The recent financial crisis highlighted the significance of accountability, transparency, responsible ownership and long-term investing, the report notes. “Increasingly, it is recognized that these values should be at the heart of the investment strategy of trusts and foundations.”
This “extra-financial” approach is not new, the report adds, noting that a number of charities have included ESG in their investment process for decades. “Whether or not you agree with the mission case for incorporating ESG factors, there is growing evidence that this is an astute financial decision and can be used to safeguard and enhance financial returns.”
For example, poor corporate governance has been shown to have serious consequences for individual companies and the wider economy,” says the report’s author, Sam Collin.
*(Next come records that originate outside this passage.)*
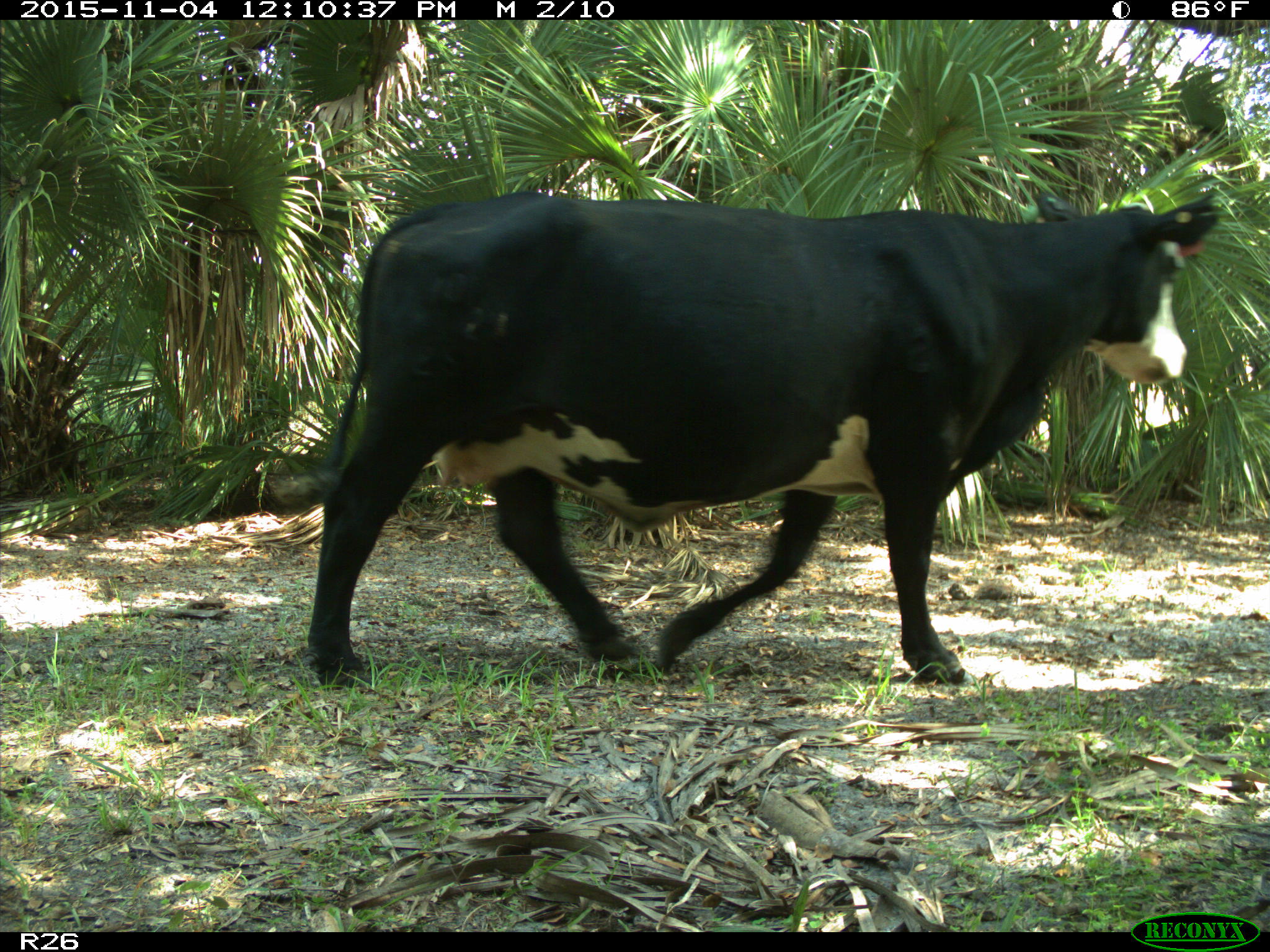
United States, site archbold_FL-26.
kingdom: Animalia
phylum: Chordata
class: Mammalia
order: Artiodactyla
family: Bovidae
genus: Bos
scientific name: Bos taurus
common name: domestic cow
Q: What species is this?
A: Bos taurus (domestic cow).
Similarly, there is a growing consensus that climate change will be financially significant to all companies.
Given the financial relevance of ESG factors, the report says, there is a danger that by not taking such issues into account, trusts and foundations could be seen as acting imprudently and failing to secure their long-term financial sustainability.
The report suggests that as a first step, trusts and foundations determine their beliefs and position in relation to responsible investment. “A simple next step is to look into the expertise and skills of your current investment manager(s) and determine if they could potentially meet your needs.”
“Trustees do not have to become experts in an array of ESG concerns. Rather, they should ensure that asset managers have such expertise.”
If trustees decide to follow the responsible investment route, they should ensure that ESG integration forms part of their contractual agreements with asset managers, the report suggests.
“Trustees need to integrate sustainability issues fully into their governance roles,” says Penny Shepherd, chief executive of UKSIF. “This is about investment beliefs and improved contractual relationships, not about usurping the role of investment consultants or fund managers. Quality of responsible investment must become a significant factor in the awarding and retaining of mandates.”
Trusts or foundations can also join collaborative initiatives, such as the Carbon Disclosure Project, vote their shares on ESG-related issues and invest in SRI funds.